I am aware that I do start to feel down in the dumps if I have a few days off and don’t really do anything productive so I will need to work hard on making sure I am always balancing the chilling out with “doing something” such as building/fixing stuff around the house, training towards some sort of health/fitness goal, helping friends/family out or volunteering my services to a charity.

Don’t get me wrong, I think I will be fine on this count! But it’s silly not to consider and prepare for this sort of thing.


conclusion – the grass is always green, buddy!

The lesson here is a simple, clear and strong one: always try to focus on the positive parts of your current situation!

Focusing on the positives and being grateful for what we have is a great attitude to cultivate as it makes us live more in the present rather than wishing our time away, waiting for some future situation where everything will be rosy, which will never actually materialise: there will always be good and bad parts about any situation you find yourself in.

▶ [Stored data]:
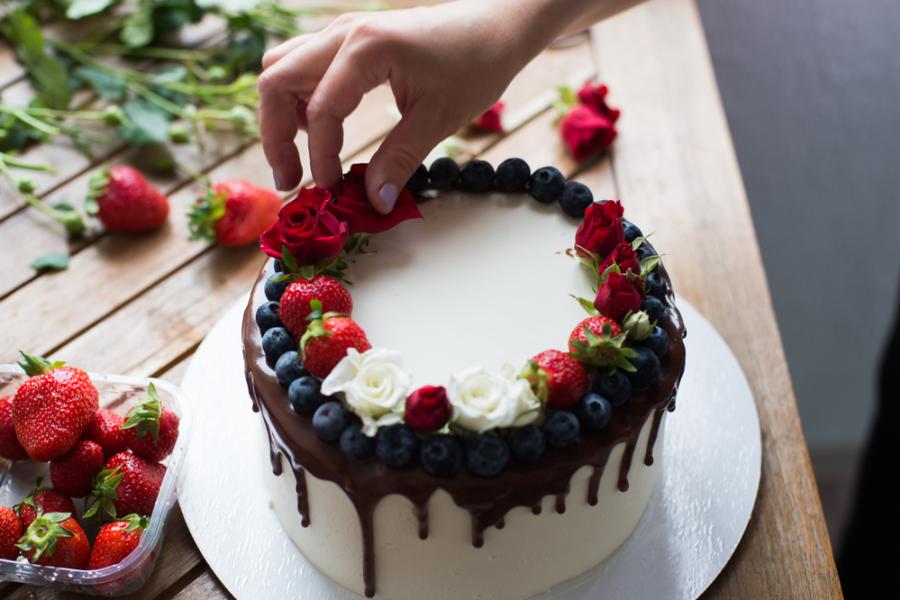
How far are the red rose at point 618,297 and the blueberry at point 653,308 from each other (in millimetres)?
18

▶ [Task statement]: Continue the piece on focusing on the positives, starting right after its last sentence. The listing comes from a separate source and has nothing to do with the piece on focusing on the positives.

▶ [The result]:
It doesn’t mean you can’t work hard to eliminate the negatives or to better your position in life. But, as far as I am aware, nobody I’ve ever met literally has the perfect life, and it is worth reminding ourselves of this fact regularly – especially if we start to get the little green (grass) monster of jealousy or envy boiling up inside us! 🙂


How about you?

When did you think the grass looked greener on the other side of the fence, only to discover it wasn’t all it was cracked up to be when you finally got there?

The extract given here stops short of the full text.